The Digital Repository at CHM
If you’ve heard about digital preservation in the news, chances are it was a story about loss or potential loss. For almost 20 years now, we’ve been warned that we could be facing a “digital dark age, ” meaning that very little of what we create using computers will be preserved for future generations.1 The challenges facing digital preservation are real, but all too often these warnings have not been paired with examples of what people in the field have been doing to face them.
In this post, I’m going to talk about some of the steps the Computer History Museum (CHM) has taken in recent years to ensure that it will be able to preserve its already substantial and growing digital collections, focusing specifically on the Museum’s new digital repository.
CHM’s Digital Collections
First, a bit of background. The Museum’s digital collections fall roughly into three categories:
1.Donations of material in already digital formats
This includes both software (applications, code, etc.) and data (word processing documents, image files, and so on). Much of it is stored on older physical media (tape, cartridge, floppy disk, etc.) that needs to be read with specialized equipment; although, we are increasingly seeing donations arrive in the form of files on modern hard drives or downloads from shared cloud storage folders.

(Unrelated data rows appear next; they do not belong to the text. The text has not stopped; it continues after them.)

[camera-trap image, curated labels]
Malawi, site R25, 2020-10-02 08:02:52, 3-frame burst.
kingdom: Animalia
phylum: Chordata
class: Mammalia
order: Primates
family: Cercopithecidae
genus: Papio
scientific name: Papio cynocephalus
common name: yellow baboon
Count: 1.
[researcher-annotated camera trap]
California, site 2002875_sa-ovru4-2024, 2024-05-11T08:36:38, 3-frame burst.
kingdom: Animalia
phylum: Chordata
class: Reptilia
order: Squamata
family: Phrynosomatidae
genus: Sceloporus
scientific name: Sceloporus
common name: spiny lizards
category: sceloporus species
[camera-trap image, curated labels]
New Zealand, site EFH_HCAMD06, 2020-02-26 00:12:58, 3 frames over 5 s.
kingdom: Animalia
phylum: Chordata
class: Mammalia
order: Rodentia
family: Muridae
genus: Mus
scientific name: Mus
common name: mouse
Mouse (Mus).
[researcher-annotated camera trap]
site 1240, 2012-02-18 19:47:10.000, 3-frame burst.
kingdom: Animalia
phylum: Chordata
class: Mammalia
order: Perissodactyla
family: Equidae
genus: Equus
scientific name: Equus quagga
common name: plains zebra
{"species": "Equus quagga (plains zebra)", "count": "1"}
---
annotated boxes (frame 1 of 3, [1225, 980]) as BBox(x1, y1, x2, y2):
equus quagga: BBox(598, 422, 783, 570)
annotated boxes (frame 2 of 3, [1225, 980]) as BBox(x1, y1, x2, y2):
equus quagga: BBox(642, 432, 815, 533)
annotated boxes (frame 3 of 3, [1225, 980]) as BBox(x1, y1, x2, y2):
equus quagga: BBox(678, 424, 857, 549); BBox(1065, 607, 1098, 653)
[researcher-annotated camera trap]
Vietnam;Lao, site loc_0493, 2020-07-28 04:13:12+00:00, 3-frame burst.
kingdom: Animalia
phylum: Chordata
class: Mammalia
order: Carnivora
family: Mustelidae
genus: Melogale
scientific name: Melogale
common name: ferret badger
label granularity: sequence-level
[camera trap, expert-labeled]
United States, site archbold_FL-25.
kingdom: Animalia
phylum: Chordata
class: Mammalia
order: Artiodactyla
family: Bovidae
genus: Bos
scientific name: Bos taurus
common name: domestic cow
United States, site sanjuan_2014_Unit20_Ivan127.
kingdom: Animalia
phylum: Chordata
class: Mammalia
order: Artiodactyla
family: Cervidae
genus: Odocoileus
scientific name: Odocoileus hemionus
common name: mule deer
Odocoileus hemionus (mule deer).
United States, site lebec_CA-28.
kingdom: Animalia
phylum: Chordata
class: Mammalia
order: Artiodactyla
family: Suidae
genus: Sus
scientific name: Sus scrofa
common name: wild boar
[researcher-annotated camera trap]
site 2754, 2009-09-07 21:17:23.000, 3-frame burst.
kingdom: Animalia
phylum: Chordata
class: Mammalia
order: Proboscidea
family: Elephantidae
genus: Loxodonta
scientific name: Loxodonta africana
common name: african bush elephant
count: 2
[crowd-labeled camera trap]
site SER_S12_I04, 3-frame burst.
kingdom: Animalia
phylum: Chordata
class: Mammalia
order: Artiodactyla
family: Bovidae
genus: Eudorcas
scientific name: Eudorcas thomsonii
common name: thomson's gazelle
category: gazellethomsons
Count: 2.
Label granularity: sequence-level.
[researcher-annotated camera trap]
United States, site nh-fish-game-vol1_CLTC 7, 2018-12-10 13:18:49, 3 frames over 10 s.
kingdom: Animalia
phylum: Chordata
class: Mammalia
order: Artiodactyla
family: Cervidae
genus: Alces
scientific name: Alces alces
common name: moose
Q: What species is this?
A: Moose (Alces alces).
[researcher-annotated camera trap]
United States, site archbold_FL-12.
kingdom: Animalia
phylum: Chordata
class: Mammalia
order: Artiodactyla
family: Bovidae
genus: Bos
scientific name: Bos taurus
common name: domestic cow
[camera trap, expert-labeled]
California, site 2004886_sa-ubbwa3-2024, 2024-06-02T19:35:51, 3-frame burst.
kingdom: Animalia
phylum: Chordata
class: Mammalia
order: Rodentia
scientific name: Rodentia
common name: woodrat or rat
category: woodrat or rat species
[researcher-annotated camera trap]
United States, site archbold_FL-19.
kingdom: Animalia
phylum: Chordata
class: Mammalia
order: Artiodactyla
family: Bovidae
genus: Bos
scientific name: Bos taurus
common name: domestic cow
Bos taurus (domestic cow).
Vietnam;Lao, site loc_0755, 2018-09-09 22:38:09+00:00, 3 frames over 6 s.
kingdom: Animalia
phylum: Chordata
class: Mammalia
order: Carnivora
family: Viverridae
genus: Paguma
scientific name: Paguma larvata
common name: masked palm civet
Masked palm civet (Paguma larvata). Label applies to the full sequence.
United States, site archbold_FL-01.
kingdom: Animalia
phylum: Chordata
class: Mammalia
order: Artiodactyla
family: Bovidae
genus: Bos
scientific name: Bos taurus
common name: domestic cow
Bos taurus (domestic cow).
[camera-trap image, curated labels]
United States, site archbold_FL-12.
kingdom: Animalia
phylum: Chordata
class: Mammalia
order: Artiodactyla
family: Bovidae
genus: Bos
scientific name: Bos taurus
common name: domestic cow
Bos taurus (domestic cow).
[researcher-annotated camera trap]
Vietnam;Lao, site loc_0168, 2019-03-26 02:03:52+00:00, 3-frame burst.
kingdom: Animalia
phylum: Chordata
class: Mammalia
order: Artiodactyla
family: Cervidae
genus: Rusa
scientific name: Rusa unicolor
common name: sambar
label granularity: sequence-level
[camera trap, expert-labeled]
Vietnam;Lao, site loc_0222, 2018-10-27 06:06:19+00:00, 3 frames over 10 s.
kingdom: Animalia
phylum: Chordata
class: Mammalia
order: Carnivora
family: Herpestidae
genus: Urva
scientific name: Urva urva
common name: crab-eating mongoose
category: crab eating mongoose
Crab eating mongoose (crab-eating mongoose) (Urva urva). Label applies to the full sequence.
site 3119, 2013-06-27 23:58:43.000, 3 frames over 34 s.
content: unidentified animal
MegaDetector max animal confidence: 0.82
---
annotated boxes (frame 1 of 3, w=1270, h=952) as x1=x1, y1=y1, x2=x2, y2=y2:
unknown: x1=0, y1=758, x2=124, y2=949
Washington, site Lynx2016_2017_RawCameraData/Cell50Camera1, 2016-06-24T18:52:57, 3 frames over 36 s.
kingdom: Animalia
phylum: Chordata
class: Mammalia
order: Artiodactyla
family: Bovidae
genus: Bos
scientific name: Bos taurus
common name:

2.Digital copies made from physical items
These range from image scans of photographs and paper documents to audio and video files created through digitizing items from our audiovisual collection.
3.Museum-created digital content
The Museum records all of its oral histories and live programs, along with some special events such as the Fellow Awards and Exponential Center launch. The oldest recordings are on tape formats, but for many years now this production process has been entirely digital. Video is recorded onto cards in cameras and then copied onto hard drives for editing. There is no longer a one-to-one correspondence between a given piece of physical storage media and a segment of video.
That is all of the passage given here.